PROVIDED PASSAGE:
Start of Block

CohoUS is pleased to announce the following speakers for our
Affordable Conference on Affordable Cohousing
an online event for the 2020 Simple Series.
Keynote Speaker
David Dworkin, President and CEO, National Housing Conference
David M. Dworkin joined NHC as president and CEO in January 2018. Prior to joining NHC, David worked as a senior policy adviser at the U.S. Department of the Treasury, where he advised senior Treasury Department officials on matters related to housing and community development. His expertise includes credit availability; housing finance reform, mortgage servicing, affordable housing, access to credit, residential housing vacancy, abandonment and demolition and community stabilization strategies. He also served as a member of the White House’s Detroit interagency team, where his responsibilities included developing and implementing strategies to assist in the City of Detroit’s revitalization.
Adesina Cameron
Adesina is a mortgage planning specialist based out of Portland Oregon. She lived in Cohousing for four years and now lives next door to her Cohousing community. One of Adesina‘s focus areas is working with the Cohousing communities understand the specifics for mortgages and Cohousing. She also helps banks understand Cohousing to overcome their frequent initial negative response to lending to Cohousing. Adesina is also a Reverse Mortgage Planner and works with seniors to educate them about how reverse mortgage can be a tool to enhance their retirement.

End of Block

GIVEN INFORMATION:
Start of Block

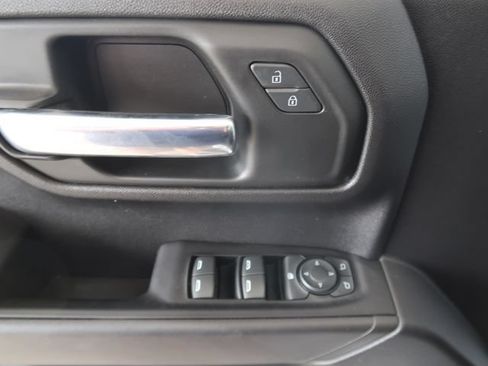 Used 2023 Chevrolet Silverado 1500 Custom Trail Boss AWD/4WD image 14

End of Block

ACTIVITY LIST:
1) In the cohousing conference speaker announcement, translate this sentence into Spanish: "She lived in Cohousing for four years and now lives next door to her Cohousing community."
2) Write what follows the last sentence of the cohousing conference speaker announcement.

RESULTS IN ORDER:
1) Vivió en Cohousing durante cuatro años y ahora vive junto a su comunidad de Cohousing.

2)
Alan O’Hashi
Alan has a diverse professional background beginning with a career in city and tribal management and land use planning in Wyoming. After moving to Colorado his interest evolved into nonprofit fund development, including several years building Habitat for Humanity homes. He also served a term on the City of Boulder Planning Board and recently completed a stint on the Boulder Affordable Housing Working Group. After being laid off a job, he grew tired of working for marginally competent bosses, and took some production classes at the local public access TV station and am now Executive Director at Back Country Media and haven’t looked back. He’s currently producing two documentaries about cohousing – having lived at Silver Sage Village for six years. He looks forward to helping move cohousing into the mainstream.
Betsy Morris
Betsy is a Cohousing California regional organizer and Global EcoVillage Network (GEN) Ambassador, living in community in Berkeley, California. She is part of the Cohousing Research Network and serves on the area’s Gray Panthers board, working to learn from Tiny Home Villages and landless peoples as we share cohousing principles.
Beverly Suek
Beverly Suek is the founder of the Womens Housing Initiative of Manitoba, called WHIM. It is an intentional community that has been operating for 6 years, and last year, incorporated as a housing co-operative. It is designed as a retirement or pre-retirement housing for women over 50, who would prefer not to live alone and want to share their lives. Beverly has also been involved in other community based projects like the Birthing Centre, Kali Shiva AIDS services and the Womens Enterprises Centre and believes we can all create new housing and new organizations in creative ways.
Carol Brook-Quintero
Carol Brook-Quintero is a teacher, writer, radio producer, filmmaker, and world traveler. She recently moved to a new cohousing community with her three boys (one only during college breaks). She is an English Language Teacher at a juvenile detention center with newcomer students from Central America and Mexico so she teaches in Spanish every day. At the emerging cohousing community, she holds a weekly tea time where they sing songs and sip tea using only the Spanish language.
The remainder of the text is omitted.